Aquí se produciría la batalla de Mühlberg (23-24 de abril, 1547), en la que el Emperador derrotó a los jefes militares de la Liga, Federico de Sajonia y Felipe de Hesse. Sin embargo, Mühlberg es sólo un espejismo de victoria imperial sobre los príncipes protestantes. En 1552, Enrique II de Francia, el sucesor de Francisco I, firma con los príncipes alemanes el Tratado de Chambord y ocupa las plazas de Metz, Toul y Verdun. El Emperador sufre la humillación de tener que huir de Innsbruck y, además, fracasa estrepitosamente al intentar recuperar Metz (1553). La solución definitiva se alcanzará en la Paz de Augsburgo de 1555 por la que cada príncipe podrá determinar la religión de su territorio (cuius regio, eius religio), y la posición del Emperador quedará irremediablemente debilitada en el interior del Imperio.
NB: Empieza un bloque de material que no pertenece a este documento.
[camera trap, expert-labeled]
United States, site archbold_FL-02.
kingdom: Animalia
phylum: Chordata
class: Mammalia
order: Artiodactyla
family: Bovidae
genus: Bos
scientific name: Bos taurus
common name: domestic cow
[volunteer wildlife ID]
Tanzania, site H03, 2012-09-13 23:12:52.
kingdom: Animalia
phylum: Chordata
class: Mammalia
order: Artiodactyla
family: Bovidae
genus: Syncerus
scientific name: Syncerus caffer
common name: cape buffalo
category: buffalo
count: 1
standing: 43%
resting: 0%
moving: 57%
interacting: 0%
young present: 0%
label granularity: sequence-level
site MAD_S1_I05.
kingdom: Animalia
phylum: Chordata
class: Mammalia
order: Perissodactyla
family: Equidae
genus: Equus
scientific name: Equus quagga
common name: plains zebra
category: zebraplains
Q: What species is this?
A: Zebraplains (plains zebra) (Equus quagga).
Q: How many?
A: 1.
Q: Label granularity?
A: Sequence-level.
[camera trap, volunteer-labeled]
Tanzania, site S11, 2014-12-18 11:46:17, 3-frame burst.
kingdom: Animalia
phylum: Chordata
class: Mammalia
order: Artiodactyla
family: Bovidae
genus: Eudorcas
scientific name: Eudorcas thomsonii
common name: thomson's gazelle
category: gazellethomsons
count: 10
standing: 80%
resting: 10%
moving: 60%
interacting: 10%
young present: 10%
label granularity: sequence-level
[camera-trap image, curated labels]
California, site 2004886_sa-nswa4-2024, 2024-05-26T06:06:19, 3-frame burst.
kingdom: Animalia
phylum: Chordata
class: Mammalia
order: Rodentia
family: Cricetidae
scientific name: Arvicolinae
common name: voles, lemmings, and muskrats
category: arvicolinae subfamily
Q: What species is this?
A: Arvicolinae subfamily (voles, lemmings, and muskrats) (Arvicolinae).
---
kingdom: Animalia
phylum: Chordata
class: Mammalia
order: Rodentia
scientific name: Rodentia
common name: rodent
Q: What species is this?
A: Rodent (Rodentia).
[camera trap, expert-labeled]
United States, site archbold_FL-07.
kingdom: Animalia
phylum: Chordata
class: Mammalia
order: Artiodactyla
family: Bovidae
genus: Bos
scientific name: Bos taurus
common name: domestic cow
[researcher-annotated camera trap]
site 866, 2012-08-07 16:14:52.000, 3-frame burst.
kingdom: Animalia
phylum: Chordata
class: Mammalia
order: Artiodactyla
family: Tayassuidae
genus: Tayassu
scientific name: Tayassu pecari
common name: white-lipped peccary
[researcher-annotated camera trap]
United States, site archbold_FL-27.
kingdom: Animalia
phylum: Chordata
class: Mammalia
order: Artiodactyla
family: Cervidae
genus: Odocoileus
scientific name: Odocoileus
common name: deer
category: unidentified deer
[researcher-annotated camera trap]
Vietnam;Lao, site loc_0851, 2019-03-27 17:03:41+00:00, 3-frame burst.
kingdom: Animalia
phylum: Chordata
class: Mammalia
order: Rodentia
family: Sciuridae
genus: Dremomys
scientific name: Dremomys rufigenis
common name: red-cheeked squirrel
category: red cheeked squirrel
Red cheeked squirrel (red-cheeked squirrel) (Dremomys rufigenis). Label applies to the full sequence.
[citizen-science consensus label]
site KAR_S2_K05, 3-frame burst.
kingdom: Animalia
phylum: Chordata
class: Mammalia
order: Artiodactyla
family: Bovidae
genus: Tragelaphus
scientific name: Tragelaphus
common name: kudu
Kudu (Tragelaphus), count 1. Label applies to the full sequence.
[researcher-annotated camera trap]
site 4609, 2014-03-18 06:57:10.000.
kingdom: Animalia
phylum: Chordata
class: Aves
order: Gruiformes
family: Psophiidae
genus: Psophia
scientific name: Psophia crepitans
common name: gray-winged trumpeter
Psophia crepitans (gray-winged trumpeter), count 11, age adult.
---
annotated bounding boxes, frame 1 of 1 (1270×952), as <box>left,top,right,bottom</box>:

El gobierno de Carlos de Gante llega, así, a su final con un balance no muy favorable en el que ni turcos ni príncipes alemanes han sido vencidos y, ni siquiera, los franceses que, ahora con el nuevo rey Enrique II, siguen contestando el supuesto poder universal que había querido imponer aquel Duque de Borgoña, Rey Católico y Emperador. Las abdicaciones de Bruselas parecen haber sido más la solución a un momento crítico que ese abandono del mundo y de sus pompas con el que la mitología monárquica recreó el retiro a Yuste. La postura mantenida por Fernando de Austria, futuro Fernando I, era claramente contraria a los designios de su hermano, e incluso en la sucesión de su hijo Felipe II hay más de sustitución que de relevo.